Asked if he thought community pharmacy particularly help health conditions which disproportionately affect South Asian communities, the mayor said the number of people that visit a community pharmacy for healthcare advise was “remarkable” and that a community pharmacy was an ideal setting for advice on a range of several conditions such as obesity, diabetes, Hepatitis, STIs and HIV.
Acknowledging that he didn’t have control over many of the central government’s policy decisions, the mayor said he could make use of “a huge amount of lobbying power” the City Hall has.
“What I can do is make sure that I listen to, get evidence from pharmacies across our city, particularly the independent pharmacies, to support them to not just survive, but flourish and thrive.”

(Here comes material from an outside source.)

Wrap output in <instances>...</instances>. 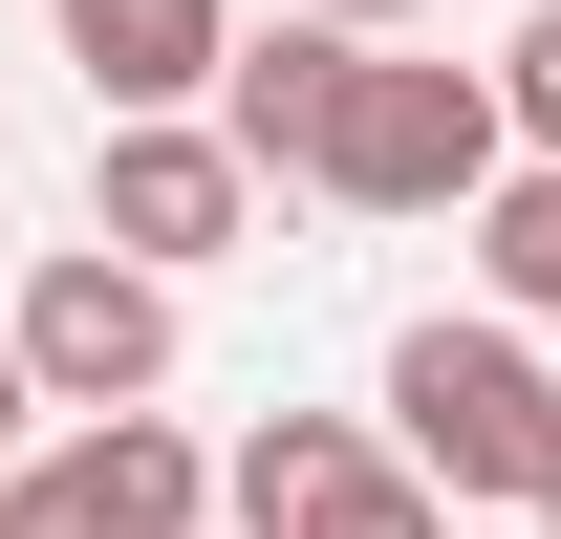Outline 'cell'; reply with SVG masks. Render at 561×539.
Wrapping results in <instances>:
<instances>
[{"label":"cell","mask_w":561,"mask_h":539,"mask_svg":"<svg viewBox=\"0 0 561 539\" xmlns=\"http://www.w3.org/2000/svg\"><path fill=\"white\" fill-rule=\"evenodd\" d=\"M0 345H22V389L66 410V432H87V410H173V280H130L108 238H66V260L22 280Z\"/></svg>","instance_id":"4"},{"label":"cell","mask_w":561,"mask_h":539,"mask_svg":"<svg viewBox=\"0 0 561 539\" xmlns=\"http://www.w3.org/2000/svg\"><path fill=\"white\" fill-rule=\"evenodd\" d=\"M540 454H561V345H518L476 302H432L411 345H389V474H432V496H540Z\"/></svg>","instance_id":"1"},{"label":"cell","mask_w":561,"mask_h":539,"mask_svg":"<svg viewBox=\"0 0 561 539\" xmlns=\"http://www.w3.org/2000/svg\"><path fill=\"white\" fill-rule=\"evenodd\" d=\"M216 518H238V539H454V496L389 474L367 410H260V432L216 454Z\"/></svg>","instance_id":"3"},{"label":"cell","mask_w":561,"mask_h":539,"mask_svg":"<svg viewBox=\"0 0 561 539\" xmlns=\"http://www.w3.org/2000/svg\"><path fill=\"white\" fill-rule=\"evenodd\" d=\"M66 22V66L108 130H151V108H216V44H238V0H44Z\"/></svg>","instance_id":"8"},{"label":"cell","mask_w":561,"mask_h":539,"mask_svg":"<svg viewBox=\"0 0 561 539\" xmlns=\"http://www.w3.org/2000/svg\"><path fill=\"white\" fill-rule=\"evenodd\" d=\"M238 216H260V173L195 130V108H151V130H108L87 151V238L130 280H195V260H238Z\"/></svg>","instance_id":"5"},{"label":"cell","mask_w":561,"mask_h":539,"mask_svg":"<svg viewBox=\"0 0 561 539\" xmlns=\"http://www.w3.org/2000/svg\"><path fill=\"white\" fill-rule=\"evenodd\" d=\"M0 539H66V518H44V496H22V474H0Z\"/></svg>","instance_id":"13"},{"label":"cell","mask_w":561,"mask_h":539,"mask_svg":"<svg viewBox=\"0 0 561 539\" xmlns=\"http://www.w3.org/2000/svg\"><path fill=\"white\" fill-rule=\"evenodd\" d=\"M518 151H496V87L432 66V44H367L346 66V130H324V195L346 216H476Z\"/></svg>","instance_id":"2"},{"label":"cell","mask_w":561,"mask_h":539,"mask_svg":"<svg viewBox=\"0 0 561 539\" xmlns=\"http://www.w3.org/2000/svg\"><path fill=\"white\" fill-rule=\"evenodd\" d=\"M476 280H496L518 345H561V173H496L476 195Z\"/></svg>","instance_id":"9"},{"label":"cell","mask_w":561,"mask_h":539,"mask_svg":"<svg viewBox=\"0 0 561 539\" xmlns=\"http://www.w3.org/2000/svg\"><path fill=\"white\" fill-rule=\"evenodd\" d=\"M302 22H346V44H411V22H432V0H302Z\"/></svg>","instance_id":"11"},{"label":"cell","mask_w":561,"mask_h":539,"mask_svg":"<svg viewBox=\"0 0 561 539\" xmlns=\"http://www.w3.org/2000/svg\"><path fill=\"white\" fill-rule=\"evenodd\" d=\"M518 518H540V539H561V454H540V496H518Z\"/></svg>","instance_id":"14"},{"label":"cell","mask_w":561,"mask_h":539,"mask_svg":"<svg viewBox=\"0 0 561 539\" xmlns=\"http://www.w3.org/2000/svg\"><path fill=\"white\" fill-rule=\"evenodd\" d=\"M22 432H44V389H22V345H0V474H22Z\"/></svg>","instance_id":"12"},{"label":"cell","mask_w":561,"mask_h":539,"mask_svg":"<svg viewBox=\"0 0 561 539\" xmlns=\"http://www.w3.org/2000/svg\"><path fill=\"white\" fill-rule=\"evenodd\" d=\"M496 151H518V173H561V0H518V44H496Z\"/></svg>","instance_id":"10"},{"label":"cell","mask_w":561,"mask_h":539,"mask_svg":"<svg viewBox=\"0 0 561 539\" xmlns=\"http://www.w3.org/2000/svg\"><path fill=\"white\" fill-rule=\"evenodd\" d=\"M22 496H44L66 539H216V454L173 432V410H87V432H44Z\"/></svg>","instance_id":"6"},{"label":"cell","mask_w":561,"mask_h":539,"mask_svg":"<svg viewBox=\"0 0 561 539\" xmlns=\"http://www.w3.org/2000/svg\"><path fill=\"white\" fill-rule=\"evenodd\" d=\"M346 22H238V44H216V108L195 130L238 151V173H280V195H324V130H346Z\"/></svg>","instance_id":"7"}]
</instances>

He added that there wasn’t just a moral and social case but also an economic case in investing in them.
Khan claimed that after his first attendance at the government’s emergency COBRA meeting last year, he was convinced drastic measures should have been taken much sooner to confront the raging Covid pandemic, but that prime minister Boris Johnson dragged his feet.
However, he was adamant that “This needs to be the last lockdown … I’m hopeful that even though there might be a third wave, because most of us will have had the vaccine the consequences won’t be serious.
“I was recently with experts from the NHS and Public Health England and they think that as long as there are no particular new variants, we can avoid large numbers of people going to hospitals and avoid a further lockdown as long as we continue with the vaccine roll-out, test and trace, and supporting those have to have to isolate.”
Sadiq Khan was elected as the first Asian mayor of a major European city in 2016. On Thursday (May 6), Londoners will go to the polls when Khan would be seeking a re-election as mayor of London.